Objective: Reproduce the material starting with the line that contains "Is [200,195] the" and going on through the line that contains "1887 millimetres", shifting each distance and coordinate in the answers up by 78. Keep every other number unchanged.

Available records:
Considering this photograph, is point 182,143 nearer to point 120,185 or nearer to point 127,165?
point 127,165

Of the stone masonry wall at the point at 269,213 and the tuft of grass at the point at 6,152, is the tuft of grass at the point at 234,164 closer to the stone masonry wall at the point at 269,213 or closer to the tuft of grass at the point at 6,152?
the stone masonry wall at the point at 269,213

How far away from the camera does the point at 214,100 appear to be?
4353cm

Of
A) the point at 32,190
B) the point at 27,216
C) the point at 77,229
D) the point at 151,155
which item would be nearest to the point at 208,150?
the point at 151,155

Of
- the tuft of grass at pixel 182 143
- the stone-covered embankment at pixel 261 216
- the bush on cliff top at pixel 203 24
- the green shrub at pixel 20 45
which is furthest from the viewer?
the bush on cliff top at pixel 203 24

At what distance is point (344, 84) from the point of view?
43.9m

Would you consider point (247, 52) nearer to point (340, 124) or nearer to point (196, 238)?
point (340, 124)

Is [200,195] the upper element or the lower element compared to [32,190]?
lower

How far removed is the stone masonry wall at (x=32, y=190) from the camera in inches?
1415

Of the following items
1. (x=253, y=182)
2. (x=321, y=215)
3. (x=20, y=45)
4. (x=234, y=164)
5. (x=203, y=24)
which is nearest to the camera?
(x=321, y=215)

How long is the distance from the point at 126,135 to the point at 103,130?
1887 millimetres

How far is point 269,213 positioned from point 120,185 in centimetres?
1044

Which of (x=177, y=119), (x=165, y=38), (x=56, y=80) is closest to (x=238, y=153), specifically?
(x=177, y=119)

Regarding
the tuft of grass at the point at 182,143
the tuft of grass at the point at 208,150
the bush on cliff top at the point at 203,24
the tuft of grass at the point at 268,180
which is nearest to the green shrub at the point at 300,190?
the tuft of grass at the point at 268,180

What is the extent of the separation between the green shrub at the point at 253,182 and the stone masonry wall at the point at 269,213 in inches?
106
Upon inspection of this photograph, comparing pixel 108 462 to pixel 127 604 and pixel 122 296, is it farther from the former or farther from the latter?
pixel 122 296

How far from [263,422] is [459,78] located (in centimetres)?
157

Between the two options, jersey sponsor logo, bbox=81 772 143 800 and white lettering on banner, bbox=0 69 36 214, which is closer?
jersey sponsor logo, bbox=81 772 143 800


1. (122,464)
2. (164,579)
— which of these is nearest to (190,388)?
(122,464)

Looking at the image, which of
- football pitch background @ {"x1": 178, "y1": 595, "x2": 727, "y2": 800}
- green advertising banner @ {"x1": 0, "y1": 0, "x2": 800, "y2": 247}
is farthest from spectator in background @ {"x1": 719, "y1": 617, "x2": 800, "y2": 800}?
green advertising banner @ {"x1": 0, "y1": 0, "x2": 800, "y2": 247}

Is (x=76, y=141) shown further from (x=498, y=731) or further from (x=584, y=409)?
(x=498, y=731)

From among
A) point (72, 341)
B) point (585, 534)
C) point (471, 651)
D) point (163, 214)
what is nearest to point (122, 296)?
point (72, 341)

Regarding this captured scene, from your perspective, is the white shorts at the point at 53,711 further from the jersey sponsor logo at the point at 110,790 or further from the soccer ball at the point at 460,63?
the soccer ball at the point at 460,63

Final answer:
Is [200,195] the upper element or the lower element compared to [32,190]?
lower

How far removed is the stone masonry wall at (x=32, y=190) from the camera in inches?
1493

Of the following items
1. (x=253, y=182)
2. (x=321, y=215)
3. (x=20, y=45)
4. (x=234, y=164)
5. (x=203, y=24)
which is nearest to the camera?
(x=399, y=293)

How long is the distance from the point at 126,135 to the point at 103,130?
1965 millimetres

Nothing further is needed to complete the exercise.